◆ PROBLEM DESCRIPTION
Starting at the line that contains "[camera-trap image, curated labels]", set down each line exactly until the records end, keeping both ends and adding nothing.

◆ EXERCISE INPUT
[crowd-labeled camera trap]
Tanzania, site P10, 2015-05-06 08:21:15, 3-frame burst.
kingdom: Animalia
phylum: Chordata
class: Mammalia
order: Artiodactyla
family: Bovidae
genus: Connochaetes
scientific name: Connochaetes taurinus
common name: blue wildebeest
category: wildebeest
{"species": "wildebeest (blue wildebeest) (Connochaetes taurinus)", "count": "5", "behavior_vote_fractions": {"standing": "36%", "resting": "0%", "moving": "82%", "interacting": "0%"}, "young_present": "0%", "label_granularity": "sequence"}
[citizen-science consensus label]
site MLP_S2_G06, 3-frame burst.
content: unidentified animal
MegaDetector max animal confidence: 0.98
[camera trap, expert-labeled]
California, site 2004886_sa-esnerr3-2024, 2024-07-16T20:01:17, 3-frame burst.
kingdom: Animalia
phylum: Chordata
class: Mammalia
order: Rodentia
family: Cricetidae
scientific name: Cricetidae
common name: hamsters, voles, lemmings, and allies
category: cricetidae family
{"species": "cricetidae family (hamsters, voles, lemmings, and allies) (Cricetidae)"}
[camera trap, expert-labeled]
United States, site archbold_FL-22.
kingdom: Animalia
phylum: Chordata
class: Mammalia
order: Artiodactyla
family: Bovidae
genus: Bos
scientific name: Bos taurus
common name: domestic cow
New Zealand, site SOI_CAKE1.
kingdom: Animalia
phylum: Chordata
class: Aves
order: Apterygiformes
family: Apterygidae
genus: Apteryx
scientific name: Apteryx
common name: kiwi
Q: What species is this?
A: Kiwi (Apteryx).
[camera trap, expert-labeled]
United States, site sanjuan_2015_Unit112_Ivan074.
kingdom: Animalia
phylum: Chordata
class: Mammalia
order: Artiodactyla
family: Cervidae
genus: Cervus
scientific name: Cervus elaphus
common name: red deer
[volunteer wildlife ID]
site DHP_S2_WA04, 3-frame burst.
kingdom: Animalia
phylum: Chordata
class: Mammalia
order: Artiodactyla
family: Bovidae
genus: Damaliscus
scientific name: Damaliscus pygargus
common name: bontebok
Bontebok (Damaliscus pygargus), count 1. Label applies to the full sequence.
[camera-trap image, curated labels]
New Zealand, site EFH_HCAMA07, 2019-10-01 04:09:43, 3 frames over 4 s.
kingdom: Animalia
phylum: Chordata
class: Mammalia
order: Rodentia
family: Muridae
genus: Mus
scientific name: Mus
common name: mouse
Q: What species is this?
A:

◆ RESULT OF THIS EXERCISE
[camera-trap image, curated labels]
New Zealand, site EFH_HCAMA07, 2019-10-01 04:09:43, 3 frames over 4 s.
kingdom: Animalia
phylum: Chordata
class: Mammalia
order: Rodentia
family: Muridae
genus: Mus
scientific name: Mus
common name: mouse
Q: What species is this?
A:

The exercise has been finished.